John Sorensen stood in the entryway of his Upper West
Side apartment with a fresh bruise spreading over his upper arm and a
blood-smeared bandage around one shin.
Mr. Sorensen, 91, had fallen in his kitchen — he said he did not recall how — and was still unsteady on his feet.
“It’s
been a very bad day for me,” he said, his voice quavering just above a
whisper. “I could’ve fallen 20 or 30 times today but I caught myself.”
Mr.
Sorensen is one of six New Yorkers over the age of 85 I have been
following since the beginning of the year. For Mr. Sorensen and the
woman who manages his care — Anne Kornblum, a niece of his late partner —
the fall was a cause for worry.
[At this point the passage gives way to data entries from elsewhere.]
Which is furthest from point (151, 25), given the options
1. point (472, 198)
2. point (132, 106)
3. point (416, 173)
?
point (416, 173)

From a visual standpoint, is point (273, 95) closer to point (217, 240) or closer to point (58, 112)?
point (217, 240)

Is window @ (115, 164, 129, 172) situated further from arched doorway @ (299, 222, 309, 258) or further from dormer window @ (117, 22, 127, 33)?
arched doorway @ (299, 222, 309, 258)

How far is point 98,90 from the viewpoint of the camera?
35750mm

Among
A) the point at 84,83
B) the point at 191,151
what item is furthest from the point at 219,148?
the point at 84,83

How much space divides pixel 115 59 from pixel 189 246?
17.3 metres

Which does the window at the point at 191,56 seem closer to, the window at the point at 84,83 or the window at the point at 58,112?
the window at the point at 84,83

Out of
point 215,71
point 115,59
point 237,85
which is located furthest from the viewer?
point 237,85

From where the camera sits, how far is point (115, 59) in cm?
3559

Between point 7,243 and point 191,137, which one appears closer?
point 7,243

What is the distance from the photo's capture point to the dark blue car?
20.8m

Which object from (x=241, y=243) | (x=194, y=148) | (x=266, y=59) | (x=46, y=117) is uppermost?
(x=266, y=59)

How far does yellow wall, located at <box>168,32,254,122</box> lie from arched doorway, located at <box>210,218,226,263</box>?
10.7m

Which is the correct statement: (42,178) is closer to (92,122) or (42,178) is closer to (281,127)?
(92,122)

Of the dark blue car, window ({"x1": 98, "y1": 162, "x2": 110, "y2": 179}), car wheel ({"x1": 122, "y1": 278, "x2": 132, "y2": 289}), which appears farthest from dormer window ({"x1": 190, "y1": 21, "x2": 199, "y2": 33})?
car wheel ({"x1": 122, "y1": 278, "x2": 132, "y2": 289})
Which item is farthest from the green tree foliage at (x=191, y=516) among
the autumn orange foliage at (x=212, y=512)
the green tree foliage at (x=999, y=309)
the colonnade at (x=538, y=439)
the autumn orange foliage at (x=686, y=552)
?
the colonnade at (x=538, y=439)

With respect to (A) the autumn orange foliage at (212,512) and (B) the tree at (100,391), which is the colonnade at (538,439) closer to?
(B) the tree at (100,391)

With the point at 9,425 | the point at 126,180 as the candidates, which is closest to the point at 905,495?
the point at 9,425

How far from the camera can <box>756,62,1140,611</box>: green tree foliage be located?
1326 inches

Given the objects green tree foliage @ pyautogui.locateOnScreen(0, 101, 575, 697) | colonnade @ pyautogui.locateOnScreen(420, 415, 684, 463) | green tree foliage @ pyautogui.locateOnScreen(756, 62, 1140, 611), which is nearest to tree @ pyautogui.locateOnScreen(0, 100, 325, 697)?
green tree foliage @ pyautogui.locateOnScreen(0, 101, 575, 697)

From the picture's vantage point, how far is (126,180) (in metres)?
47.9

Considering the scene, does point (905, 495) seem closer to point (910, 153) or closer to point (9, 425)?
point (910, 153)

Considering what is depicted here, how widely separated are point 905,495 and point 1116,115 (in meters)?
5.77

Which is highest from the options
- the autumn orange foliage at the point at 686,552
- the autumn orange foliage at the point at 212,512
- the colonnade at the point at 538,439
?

Had Mr. Sorensen reached a turning
point in his already fragile health? Was another fall inevitable,
especially if Mr. Sorensen, who is nearly blind, continued to refuse to
use a walker?
Ms. Kornblum guided Mr. Sorensen to a favorite chair and tried, once
more, to reason with him. If he were to fall again, she said, he might
have to give up his home.
“I tell him, if he falls and breaks something,
his life is going to change drastically,” she said. “And it will bring
into question whether he can stay here. Because once he goes into the
hospital with something broken, it’s sort of out of my hands what
happens to him.”
Ms. Kornblum examined Mr.
Sorensen’s arms and legs for other bruises. She did not say what they
both knew: that she was doing all she could to keep him alive and out of
a nursing home, and that no matter how much effort she put in, at some
point it was a battle she would lose.
“It gets stressful,” she said. “You learn as you go along.” (Continue Reading)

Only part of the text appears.